Pair sues Apple over iPhone locking

Two iPhone users have filed a class action lawsuit against Apple, claiming that it’s violating anti-trust laws by locking the phones to AT&T.

Back in 2007, Apple signed a five-year exclusivity deal with AT&T. But, say Zach Ward and Thomas Buchar, by doing this without getting the consent of Apple customers, the company has violated  the Sherman Act’s ban on monopolization.

And by installing software locks on the iPhone, thry say, Apple violated the Digital Millennium Copyright Act, which includes a clause allowing handset owners to modify their phones for use on the wireless network of their choice.

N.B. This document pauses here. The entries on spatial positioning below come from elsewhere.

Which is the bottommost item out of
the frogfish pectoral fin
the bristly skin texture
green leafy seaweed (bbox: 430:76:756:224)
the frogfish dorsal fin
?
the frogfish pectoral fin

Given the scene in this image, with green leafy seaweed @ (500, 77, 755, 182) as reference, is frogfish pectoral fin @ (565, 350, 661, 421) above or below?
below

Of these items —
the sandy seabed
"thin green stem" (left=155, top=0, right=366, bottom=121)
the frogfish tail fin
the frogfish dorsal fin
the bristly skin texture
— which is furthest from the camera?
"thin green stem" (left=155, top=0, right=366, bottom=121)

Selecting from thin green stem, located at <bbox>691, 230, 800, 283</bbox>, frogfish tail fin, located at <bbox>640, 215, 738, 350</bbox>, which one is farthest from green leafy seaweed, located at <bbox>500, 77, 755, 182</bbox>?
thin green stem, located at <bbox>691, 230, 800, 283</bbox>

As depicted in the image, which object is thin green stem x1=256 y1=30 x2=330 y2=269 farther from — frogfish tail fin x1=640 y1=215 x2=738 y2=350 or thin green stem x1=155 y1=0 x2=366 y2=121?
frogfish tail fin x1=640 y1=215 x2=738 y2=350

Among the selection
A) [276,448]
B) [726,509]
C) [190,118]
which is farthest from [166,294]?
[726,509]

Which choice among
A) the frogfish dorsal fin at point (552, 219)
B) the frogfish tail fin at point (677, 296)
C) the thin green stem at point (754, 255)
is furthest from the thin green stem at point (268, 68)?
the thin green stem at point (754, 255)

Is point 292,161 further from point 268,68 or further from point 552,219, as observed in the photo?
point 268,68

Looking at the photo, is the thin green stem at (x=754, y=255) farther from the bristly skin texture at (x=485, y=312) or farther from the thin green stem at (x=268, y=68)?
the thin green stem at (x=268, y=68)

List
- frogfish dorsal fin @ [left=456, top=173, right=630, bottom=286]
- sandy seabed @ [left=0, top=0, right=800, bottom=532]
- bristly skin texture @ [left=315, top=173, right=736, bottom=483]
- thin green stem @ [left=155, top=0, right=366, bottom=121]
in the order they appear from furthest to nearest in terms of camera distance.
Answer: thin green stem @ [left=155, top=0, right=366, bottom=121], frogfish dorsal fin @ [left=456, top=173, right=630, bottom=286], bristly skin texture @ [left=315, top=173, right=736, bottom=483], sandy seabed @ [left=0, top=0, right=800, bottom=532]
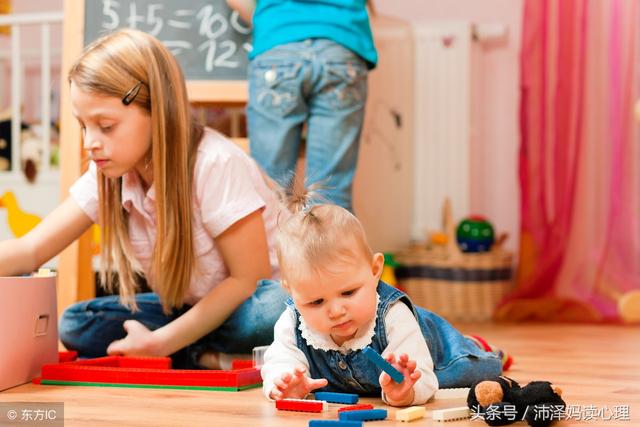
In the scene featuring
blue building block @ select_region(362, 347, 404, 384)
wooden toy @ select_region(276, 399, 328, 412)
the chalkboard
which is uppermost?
the chalkboard

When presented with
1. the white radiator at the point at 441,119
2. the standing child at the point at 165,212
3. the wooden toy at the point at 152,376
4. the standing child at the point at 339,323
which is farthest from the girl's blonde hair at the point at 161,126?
the white radiator at the point at 441,119

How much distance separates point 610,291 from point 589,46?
0.66m

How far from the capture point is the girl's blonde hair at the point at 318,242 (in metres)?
1.07

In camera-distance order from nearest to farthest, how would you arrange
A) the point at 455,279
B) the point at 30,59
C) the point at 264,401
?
the point at 264,401 → the point at 455,279 → the point at 30,59

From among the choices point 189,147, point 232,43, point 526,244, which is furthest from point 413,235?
point 189,147

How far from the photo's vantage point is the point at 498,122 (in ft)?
9.20

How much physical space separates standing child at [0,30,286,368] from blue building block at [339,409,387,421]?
0.42 metres

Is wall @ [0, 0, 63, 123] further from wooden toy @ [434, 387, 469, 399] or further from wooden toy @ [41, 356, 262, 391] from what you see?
wooden toy @ [434, 387, 469, 399]

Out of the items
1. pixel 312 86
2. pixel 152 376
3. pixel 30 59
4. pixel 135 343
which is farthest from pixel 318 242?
pixel 30 59

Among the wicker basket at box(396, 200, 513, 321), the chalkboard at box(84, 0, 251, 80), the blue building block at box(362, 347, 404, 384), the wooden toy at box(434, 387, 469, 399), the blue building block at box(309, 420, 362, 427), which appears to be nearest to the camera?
the blue building block at box(309, 420, 362, 427)

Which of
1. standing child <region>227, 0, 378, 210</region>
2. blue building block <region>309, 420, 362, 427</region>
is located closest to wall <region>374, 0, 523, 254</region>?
standing child <region>227, 0, 378, 210</region>

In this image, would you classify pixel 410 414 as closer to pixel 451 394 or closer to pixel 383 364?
pixel 383 364

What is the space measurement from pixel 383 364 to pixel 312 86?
0.90 m

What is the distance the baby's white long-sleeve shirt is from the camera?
1.09 m
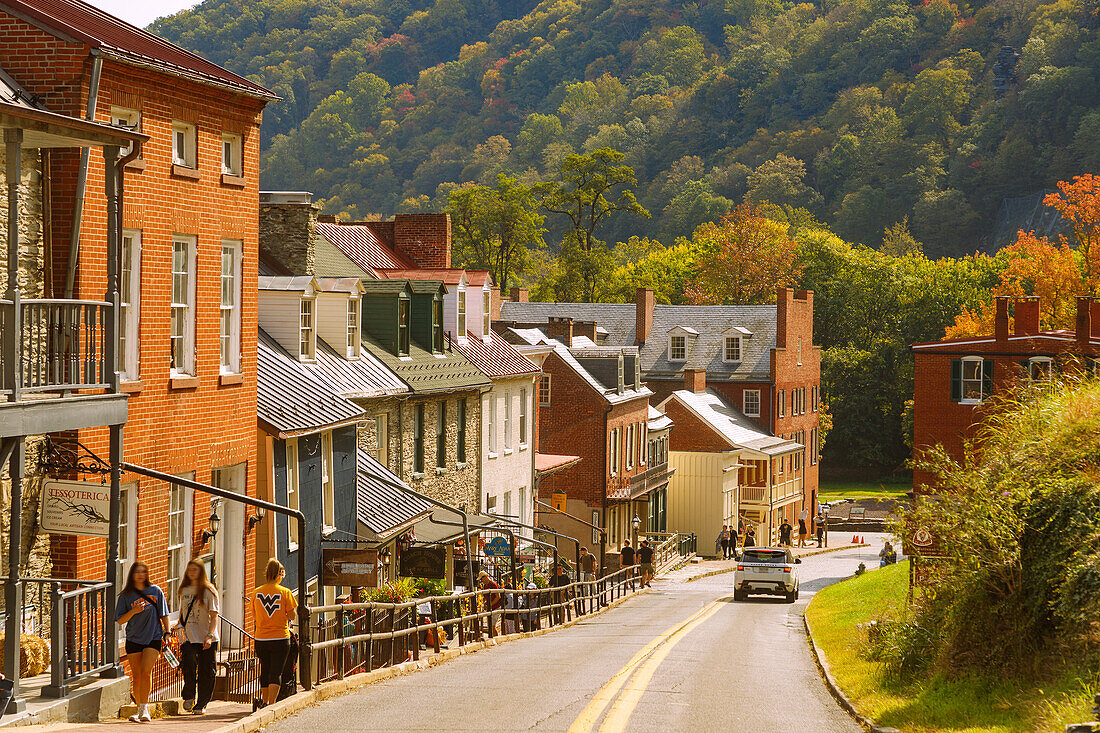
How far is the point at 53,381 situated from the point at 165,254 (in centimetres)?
476

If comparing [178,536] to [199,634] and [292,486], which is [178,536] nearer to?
[292,486]

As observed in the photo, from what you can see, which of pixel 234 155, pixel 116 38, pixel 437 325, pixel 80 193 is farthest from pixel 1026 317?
pixel 80 193

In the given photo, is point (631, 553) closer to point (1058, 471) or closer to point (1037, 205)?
point (1058, 471)

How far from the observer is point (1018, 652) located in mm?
14828

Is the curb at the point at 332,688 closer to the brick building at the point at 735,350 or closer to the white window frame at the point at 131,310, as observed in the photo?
the white window frame at the point at 131,310

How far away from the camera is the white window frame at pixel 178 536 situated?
17.1 metres

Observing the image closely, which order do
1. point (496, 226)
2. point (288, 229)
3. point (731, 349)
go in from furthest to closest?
point (496, 226), point (731, 349), point (288, 229)

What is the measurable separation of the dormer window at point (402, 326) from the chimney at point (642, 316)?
125ft

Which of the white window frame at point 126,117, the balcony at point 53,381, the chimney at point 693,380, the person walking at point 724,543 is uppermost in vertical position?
the white window frame at point 126,117

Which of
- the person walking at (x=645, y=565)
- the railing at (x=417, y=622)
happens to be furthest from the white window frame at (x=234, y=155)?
the person walking at (x=645, y=565)

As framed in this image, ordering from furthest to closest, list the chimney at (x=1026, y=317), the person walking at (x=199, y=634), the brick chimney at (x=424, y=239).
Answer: the chimney at (x=1026, y=317) → the brick chimney at (x=424, y=239) → the person walking at (x=199, y=634)

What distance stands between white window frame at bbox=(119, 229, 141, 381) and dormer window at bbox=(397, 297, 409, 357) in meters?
13.9

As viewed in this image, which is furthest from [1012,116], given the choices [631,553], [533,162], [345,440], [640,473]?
[345,440]

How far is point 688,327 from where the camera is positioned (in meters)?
68.6
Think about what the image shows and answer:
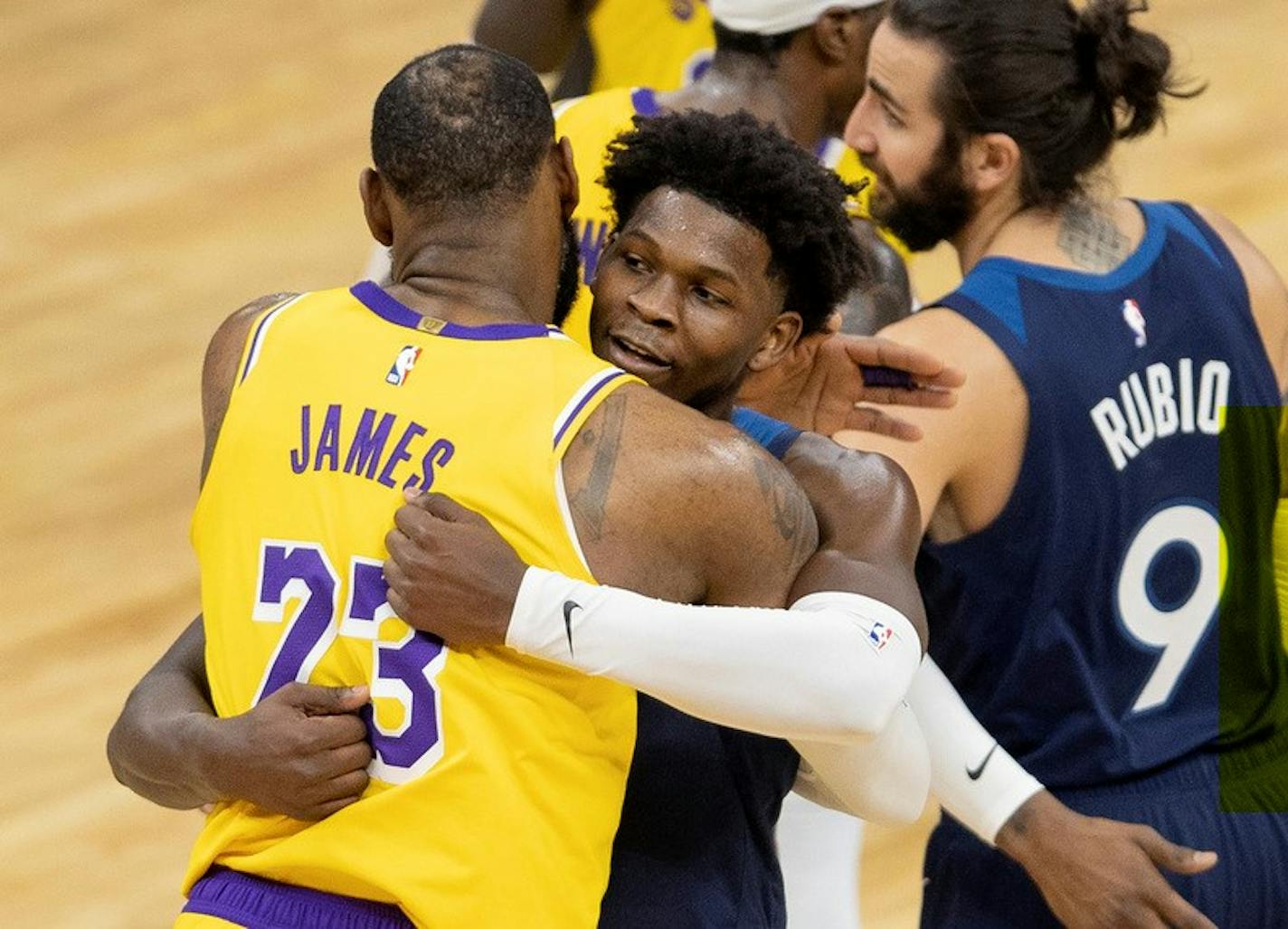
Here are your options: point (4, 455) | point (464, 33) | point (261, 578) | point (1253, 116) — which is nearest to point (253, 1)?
point (464, 33)

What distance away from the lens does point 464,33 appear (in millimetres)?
8734

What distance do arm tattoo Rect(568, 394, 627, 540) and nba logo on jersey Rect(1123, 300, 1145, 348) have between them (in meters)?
1.23

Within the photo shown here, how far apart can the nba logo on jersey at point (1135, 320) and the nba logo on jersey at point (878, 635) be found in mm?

“Apple has prevented iPhone customers from exercising that legal right by locking the iPhones and refusing to give customers the software codes needed to unlock them,” reads the complaint.

“Through these actions, Apple has unlawfully stifled competition, reduced output and consumer choice and artificially increased prices in the aftermarkets for iPhone voice and data services.”

They’re demanding that Apple stop selling locked phones and start giving the unlock code to any existing customers that request it, along with treble damages.

Since the pair bought their iPhones, back in 2009, Apple has changed its policy. In February 2011, a Verizon iPhone was released, and Apple started selling – very expensively – unlocked iPhones in the US later that year.